◆ **Requirement**:
Reproduce the records verbatim, beginning with their first line and continuing through the line containing "35.8 inches", with both ends included.

◆ **Raw records**:

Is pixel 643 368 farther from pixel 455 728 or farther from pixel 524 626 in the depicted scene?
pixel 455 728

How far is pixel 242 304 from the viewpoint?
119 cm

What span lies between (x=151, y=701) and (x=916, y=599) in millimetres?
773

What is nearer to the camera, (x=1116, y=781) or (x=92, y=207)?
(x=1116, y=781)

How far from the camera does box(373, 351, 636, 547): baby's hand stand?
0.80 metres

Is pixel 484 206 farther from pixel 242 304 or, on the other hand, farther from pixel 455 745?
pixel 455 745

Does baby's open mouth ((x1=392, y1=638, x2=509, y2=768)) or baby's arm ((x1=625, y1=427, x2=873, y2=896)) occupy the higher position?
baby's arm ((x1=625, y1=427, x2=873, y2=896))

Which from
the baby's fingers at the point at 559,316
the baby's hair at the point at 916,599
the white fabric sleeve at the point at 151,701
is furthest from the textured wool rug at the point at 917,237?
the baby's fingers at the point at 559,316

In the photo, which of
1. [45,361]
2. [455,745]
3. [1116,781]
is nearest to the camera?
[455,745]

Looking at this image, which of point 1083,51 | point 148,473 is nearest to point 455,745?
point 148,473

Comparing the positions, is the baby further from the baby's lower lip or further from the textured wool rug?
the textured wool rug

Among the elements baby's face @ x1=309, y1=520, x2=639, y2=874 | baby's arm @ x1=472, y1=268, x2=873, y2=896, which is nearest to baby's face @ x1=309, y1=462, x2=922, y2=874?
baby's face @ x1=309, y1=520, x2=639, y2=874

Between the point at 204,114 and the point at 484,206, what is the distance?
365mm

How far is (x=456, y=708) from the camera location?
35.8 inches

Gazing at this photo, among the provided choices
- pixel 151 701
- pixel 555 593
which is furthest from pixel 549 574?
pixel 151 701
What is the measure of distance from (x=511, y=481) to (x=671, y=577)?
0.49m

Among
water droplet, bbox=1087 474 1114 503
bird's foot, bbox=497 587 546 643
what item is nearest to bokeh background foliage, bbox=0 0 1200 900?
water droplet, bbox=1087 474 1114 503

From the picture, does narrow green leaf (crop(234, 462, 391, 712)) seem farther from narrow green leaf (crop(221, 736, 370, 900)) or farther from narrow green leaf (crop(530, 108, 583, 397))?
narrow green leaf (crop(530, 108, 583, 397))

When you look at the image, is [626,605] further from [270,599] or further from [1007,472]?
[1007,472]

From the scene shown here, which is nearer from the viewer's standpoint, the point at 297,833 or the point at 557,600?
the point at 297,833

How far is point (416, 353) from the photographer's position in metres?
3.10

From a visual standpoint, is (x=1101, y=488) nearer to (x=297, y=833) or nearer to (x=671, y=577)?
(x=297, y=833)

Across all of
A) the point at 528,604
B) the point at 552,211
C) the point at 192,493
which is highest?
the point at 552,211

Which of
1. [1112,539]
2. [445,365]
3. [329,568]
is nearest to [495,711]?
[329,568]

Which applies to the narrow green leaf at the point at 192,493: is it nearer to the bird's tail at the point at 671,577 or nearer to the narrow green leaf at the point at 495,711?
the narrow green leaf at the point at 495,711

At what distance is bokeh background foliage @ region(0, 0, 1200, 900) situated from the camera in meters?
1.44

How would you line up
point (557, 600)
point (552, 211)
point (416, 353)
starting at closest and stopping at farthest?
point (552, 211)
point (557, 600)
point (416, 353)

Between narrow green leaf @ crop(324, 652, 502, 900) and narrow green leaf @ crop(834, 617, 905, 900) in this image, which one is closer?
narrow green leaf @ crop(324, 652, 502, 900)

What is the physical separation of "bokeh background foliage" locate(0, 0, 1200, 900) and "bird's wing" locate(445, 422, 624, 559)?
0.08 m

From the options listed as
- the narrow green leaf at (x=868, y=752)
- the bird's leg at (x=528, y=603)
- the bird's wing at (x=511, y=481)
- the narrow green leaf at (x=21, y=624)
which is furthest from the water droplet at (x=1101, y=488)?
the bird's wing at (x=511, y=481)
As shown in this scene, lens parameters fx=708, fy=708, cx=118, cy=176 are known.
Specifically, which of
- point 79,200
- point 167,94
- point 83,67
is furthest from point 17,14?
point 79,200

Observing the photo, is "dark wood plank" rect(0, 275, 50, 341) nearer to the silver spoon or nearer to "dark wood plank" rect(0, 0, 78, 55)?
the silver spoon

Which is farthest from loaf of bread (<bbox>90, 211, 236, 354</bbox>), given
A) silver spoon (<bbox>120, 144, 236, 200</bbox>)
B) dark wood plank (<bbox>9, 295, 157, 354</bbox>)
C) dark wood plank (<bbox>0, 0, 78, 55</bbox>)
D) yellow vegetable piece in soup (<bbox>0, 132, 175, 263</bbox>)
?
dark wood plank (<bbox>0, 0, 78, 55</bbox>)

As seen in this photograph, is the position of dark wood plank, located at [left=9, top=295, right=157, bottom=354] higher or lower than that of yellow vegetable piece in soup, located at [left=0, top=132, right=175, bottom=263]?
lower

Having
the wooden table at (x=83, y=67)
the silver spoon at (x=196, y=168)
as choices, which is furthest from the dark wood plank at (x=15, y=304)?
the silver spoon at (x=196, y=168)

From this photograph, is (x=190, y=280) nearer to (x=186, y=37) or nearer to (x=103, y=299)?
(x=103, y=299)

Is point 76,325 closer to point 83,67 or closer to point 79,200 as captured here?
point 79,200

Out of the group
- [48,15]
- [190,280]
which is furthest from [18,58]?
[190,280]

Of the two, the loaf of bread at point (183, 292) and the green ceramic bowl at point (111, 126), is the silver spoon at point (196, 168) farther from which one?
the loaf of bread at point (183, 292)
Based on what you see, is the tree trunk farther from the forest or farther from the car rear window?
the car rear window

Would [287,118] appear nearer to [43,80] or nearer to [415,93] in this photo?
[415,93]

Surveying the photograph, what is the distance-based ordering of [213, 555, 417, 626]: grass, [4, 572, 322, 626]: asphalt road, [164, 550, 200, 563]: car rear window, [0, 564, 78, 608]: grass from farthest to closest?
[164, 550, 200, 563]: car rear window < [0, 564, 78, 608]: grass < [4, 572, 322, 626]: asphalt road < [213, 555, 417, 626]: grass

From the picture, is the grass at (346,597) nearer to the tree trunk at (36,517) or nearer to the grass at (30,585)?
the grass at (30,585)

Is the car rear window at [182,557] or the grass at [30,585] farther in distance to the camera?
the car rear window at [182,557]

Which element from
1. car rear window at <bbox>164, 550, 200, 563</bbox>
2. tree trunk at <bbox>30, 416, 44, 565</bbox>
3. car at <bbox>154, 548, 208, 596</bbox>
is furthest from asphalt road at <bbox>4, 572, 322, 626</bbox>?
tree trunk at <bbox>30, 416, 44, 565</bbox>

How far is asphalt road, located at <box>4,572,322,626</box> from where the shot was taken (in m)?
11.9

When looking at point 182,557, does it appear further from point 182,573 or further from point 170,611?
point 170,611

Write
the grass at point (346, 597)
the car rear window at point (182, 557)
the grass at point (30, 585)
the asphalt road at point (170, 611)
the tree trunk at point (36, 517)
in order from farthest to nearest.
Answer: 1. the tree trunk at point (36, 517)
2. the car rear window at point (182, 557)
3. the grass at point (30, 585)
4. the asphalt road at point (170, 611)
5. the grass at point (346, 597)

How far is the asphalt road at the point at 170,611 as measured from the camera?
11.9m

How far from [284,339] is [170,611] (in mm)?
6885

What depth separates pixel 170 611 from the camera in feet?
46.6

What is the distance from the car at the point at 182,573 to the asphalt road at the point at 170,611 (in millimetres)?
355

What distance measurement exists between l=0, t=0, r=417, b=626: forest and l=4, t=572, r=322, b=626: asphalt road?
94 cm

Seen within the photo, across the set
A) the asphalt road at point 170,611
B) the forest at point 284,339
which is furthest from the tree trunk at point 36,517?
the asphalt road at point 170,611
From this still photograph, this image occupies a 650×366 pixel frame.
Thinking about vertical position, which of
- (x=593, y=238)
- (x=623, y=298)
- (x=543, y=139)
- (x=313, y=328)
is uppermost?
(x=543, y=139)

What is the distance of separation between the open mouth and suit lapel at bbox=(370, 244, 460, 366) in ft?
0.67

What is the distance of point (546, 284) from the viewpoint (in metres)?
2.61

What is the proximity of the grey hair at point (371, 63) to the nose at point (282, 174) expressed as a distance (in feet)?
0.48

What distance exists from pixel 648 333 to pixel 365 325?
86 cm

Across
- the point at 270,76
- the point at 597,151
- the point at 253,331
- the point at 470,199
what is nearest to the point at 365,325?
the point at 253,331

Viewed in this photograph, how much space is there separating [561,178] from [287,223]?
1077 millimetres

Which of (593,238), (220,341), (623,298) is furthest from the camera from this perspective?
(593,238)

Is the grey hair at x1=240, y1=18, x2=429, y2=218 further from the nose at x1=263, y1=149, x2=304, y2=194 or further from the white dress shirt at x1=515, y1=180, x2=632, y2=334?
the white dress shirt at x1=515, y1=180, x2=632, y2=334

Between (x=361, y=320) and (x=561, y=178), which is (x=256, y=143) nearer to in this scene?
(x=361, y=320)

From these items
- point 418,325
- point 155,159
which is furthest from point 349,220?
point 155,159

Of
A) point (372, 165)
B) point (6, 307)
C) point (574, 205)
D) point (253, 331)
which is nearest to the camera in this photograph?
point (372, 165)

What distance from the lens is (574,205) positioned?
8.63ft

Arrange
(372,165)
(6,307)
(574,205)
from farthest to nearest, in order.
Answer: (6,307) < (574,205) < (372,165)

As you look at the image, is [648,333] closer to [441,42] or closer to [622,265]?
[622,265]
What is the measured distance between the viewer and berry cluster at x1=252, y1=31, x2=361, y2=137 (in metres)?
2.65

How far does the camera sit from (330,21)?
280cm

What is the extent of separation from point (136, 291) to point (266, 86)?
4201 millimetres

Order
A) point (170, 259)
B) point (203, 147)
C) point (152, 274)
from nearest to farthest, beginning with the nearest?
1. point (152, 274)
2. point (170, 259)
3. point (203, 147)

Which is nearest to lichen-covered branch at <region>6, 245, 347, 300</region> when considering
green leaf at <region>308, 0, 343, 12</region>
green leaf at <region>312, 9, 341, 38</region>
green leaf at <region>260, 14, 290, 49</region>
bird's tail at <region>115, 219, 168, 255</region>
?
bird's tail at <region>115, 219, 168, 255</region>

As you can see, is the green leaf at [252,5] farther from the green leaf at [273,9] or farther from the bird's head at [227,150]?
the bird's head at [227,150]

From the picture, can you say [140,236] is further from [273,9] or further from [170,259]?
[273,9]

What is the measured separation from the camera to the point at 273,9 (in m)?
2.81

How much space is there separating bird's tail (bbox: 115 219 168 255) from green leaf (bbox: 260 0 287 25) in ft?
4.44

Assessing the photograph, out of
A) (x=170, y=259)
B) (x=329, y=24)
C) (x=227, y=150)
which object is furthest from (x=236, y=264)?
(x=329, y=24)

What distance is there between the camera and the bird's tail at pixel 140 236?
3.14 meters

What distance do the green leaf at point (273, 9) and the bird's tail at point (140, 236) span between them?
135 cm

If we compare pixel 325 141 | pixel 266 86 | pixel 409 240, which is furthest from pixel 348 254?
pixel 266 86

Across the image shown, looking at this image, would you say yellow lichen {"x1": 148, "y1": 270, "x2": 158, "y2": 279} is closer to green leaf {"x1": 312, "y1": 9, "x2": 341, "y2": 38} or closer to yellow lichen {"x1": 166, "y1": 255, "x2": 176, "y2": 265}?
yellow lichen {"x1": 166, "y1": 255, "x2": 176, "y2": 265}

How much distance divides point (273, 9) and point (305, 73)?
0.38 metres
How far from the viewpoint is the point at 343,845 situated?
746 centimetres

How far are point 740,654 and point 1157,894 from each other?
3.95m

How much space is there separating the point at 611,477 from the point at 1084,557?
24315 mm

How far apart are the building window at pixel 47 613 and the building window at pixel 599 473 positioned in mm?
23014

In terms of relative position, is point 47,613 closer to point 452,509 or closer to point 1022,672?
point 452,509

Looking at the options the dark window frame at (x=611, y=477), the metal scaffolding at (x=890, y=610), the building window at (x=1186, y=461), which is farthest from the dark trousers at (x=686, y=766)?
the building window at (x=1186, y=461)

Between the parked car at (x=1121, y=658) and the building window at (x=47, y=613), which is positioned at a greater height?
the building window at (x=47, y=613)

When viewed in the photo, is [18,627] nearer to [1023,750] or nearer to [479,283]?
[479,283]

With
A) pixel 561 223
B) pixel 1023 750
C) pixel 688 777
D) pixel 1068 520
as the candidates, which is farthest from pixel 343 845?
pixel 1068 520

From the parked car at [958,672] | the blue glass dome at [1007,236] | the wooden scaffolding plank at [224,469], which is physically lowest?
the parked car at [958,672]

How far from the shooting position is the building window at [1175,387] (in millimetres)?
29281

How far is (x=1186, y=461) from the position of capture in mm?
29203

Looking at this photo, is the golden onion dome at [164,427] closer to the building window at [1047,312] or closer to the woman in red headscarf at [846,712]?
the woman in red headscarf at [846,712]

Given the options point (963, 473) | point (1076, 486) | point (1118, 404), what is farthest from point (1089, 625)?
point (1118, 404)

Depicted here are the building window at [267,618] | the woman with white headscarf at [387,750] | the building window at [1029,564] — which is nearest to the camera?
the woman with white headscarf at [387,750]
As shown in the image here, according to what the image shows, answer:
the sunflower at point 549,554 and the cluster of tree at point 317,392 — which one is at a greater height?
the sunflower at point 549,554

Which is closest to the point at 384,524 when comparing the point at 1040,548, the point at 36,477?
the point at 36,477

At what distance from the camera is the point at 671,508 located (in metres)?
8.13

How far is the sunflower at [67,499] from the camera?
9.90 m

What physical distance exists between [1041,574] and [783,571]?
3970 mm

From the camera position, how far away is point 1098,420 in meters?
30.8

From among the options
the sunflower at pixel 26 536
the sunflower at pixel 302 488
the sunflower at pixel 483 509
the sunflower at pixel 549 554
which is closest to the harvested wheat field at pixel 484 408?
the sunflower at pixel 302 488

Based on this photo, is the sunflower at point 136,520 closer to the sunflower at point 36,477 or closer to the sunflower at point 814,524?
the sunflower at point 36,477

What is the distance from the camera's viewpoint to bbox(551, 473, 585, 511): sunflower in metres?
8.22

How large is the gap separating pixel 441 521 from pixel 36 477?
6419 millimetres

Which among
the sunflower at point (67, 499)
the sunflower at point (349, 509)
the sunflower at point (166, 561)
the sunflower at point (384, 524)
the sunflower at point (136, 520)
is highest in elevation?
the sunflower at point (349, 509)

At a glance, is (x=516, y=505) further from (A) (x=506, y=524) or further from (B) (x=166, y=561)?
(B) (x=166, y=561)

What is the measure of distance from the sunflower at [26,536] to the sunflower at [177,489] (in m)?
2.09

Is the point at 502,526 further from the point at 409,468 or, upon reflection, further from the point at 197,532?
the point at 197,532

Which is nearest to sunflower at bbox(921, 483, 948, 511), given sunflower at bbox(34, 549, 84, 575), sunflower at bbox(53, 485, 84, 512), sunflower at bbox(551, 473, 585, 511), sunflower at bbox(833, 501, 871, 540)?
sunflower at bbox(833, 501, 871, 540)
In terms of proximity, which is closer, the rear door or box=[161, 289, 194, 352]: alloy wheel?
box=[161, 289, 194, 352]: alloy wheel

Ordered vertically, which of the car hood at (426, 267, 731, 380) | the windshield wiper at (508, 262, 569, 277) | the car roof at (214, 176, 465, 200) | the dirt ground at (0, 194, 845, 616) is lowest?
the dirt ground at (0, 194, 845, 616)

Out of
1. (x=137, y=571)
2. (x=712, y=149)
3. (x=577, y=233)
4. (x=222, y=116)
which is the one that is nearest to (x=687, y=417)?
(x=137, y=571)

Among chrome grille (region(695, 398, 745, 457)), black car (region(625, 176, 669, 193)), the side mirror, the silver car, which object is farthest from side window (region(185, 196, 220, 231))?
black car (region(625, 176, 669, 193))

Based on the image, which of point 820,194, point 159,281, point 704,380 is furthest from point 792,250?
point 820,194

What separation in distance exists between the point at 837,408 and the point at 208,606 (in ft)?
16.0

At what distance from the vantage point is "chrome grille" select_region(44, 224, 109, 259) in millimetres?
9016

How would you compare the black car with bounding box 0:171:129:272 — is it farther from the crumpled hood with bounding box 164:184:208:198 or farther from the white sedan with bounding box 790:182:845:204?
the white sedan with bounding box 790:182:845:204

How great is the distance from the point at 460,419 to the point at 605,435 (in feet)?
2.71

◆ **Result of this exercise**:
Is pixel 643 368 farther from pixel 455 728 or farther from pixel 524 626 in the depicted scene?
pixel 455 728

How far is pixel 242 304 from the viewpoint?
119 cm

What span lies between (x=151, y=701) and (x=916, y=599) in millimetres?
773

What is nearer to the camera, (x=1116, y=781) or (x=92, y=207)?
(x=1116, y=781)

How far from the camera does box(373, 351, 636, 547): baby's hand stand?
0.80 metres

Is pixel 484 206 farther from pixel 242 304 or, on the other hand, farther from pixel 455 745?
pixel 455 745

Does baby's open mouth ((x1=392, y1=638, x2=509, y2=768)) or baby's arm ((x1=625, y1=427, x2=873, y2=896)) occupy the higher position?
baby's arm ((x1=625, y1=427, x2=873, y2=896))

Which from
the baby's fingers at the point at 559,316
the baby's hair at the point at 916,599
the white fabric sleeve at the point at 151,701
is furthest from the textured wool rug at the point at 917,237?
the baby's fingers at the point at 559,316

In the photo, which of
1. [45,361]
2. [455,745]
3. [1116,781]
is nearest to the camera?
[455,745]

Looking at this image, which of point 1083,51 | point 148,473 is nearest to point 455,745?
point 148,473

Comparing the positions, is the baby further from the baby's lower lip or further from the textured wool rug?
the textured wool rug

Among the elements baby's face @ x1=309, y1=520, x2=639, y2=874 | baby's arm @ x1=472, y1=268, x2=873, y2=896, which is nearest to baby's face @ x1=309, y1=462, x2=922, y2=874?
baby's face @ x1=309, y1=520, x2=639, y2=874

Between the point at 204,114 and the point at 484,206, what is the distance?
365mm

How far is (x=456, y=708) from the camera location?
35.8 inches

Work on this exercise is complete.